Canadian Superior Targets Offshore Nova Scotia
Driven by a vision of Nova Scotian production more doubling
within four years, an ambitious junior Canadian natural-gas hunter
has set out to prove that offshore targets are no longer just the
playground of the industry majors.
The vision comes from Ziff Energy Group. At a launch for the new
exploration campaign in the Canadian gas capital of Calgary, the
energy economics consulting house released a paper projecting
production of 1.2 Bcf/d --- a 140% jump --- out of the Sable Island
region by 2005. Reserves offshore of Nova Scotia could hit 50 Tcf,
the Ziff organization added.
The newcomer, Canadian Superior Energy Inc., has vowed to drill
a C$24-million (US$16-million) Sable-area well this year. President
Greg Noval said the target is the same geological formation, known
as the Abenaki Reef, where PanCanadian Petroleum Ltd. scored its
stellar Deep Panuke discovery and recently launched a C$1-billion
(US$665-million) project to produce 400 MMcf/d.
While new, Superior has a pedigree. The company's chairman is a
veteran geologist who established ExxonMobil as the dominant
industry participant offshore of Canada's East Coast 30 years ago
as exploration chief of the former Mobil Canada, Don Axford.
Superior recently achieved a rare feat among Canadian juniors on
frosty stock exchanges by raising C$14.5 million (US$9.7 million)

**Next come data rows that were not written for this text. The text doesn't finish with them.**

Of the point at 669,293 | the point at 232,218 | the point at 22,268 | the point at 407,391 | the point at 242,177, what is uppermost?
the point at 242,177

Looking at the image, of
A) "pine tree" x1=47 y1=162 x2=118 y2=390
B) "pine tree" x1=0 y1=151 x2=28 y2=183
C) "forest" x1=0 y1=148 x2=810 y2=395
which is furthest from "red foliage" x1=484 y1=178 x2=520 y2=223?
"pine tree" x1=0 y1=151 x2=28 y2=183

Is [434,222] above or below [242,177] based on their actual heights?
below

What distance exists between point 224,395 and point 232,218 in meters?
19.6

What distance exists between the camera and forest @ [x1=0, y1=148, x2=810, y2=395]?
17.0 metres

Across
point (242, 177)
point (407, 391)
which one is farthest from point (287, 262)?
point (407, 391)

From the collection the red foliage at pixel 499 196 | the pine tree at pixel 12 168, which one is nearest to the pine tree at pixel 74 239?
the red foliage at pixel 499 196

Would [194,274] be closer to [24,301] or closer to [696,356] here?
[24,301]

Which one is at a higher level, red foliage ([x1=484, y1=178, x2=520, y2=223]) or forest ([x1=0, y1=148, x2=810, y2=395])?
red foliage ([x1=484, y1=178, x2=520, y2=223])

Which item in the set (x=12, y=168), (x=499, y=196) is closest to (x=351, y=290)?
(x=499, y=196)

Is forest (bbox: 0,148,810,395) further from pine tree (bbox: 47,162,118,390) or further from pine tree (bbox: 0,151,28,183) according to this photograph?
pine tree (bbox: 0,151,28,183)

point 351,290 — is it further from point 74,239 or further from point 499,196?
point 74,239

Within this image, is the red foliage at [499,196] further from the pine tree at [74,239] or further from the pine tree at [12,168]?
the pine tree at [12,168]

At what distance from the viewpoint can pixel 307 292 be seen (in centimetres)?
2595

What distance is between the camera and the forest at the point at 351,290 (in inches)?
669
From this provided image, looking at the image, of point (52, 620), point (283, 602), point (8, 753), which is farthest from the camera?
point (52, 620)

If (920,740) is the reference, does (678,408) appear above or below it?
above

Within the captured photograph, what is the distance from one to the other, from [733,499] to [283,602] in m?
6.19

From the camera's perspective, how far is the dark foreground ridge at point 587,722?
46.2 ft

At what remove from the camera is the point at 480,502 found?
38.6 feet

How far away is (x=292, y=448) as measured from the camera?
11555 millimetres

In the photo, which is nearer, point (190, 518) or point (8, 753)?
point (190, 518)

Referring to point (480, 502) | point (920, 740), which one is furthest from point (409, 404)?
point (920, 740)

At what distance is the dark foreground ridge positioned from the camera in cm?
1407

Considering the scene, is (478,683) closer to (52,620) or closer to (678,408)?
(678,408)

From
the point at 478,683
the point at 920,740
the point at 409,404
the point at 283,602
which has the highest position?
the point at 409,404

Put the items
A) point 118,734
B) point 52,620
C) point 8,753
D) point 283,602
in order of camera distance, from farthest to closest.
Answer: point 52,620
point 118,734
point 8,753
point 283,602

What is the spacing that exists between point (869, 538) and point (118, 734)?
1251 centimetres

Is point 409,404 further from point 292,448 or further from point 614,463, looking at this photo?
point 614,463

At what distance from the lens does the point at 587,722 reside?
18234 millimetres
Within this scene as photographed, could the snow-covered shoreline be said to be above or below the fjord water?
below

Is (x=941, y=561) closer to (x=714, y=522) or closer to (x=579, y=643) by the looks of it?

with a share sale. Superior scooped up 448 square kilometers (173
square miles) of Sable-area drilling prospects at a Nova Scotia
auction last fall. Noval said his firm has received numerous
overtures for "farm-in" drilling partnerships by senior companies.
The initial drilling target, titled the Marquis Prospect, lies
4,500 metres (14,700 feet) beneath the seabed in shallow waters at
a location 25 kilometers (16 miles) southwest of the PanCanadian
discovery and 250 kilometers (156 miles) southeast of Halifax.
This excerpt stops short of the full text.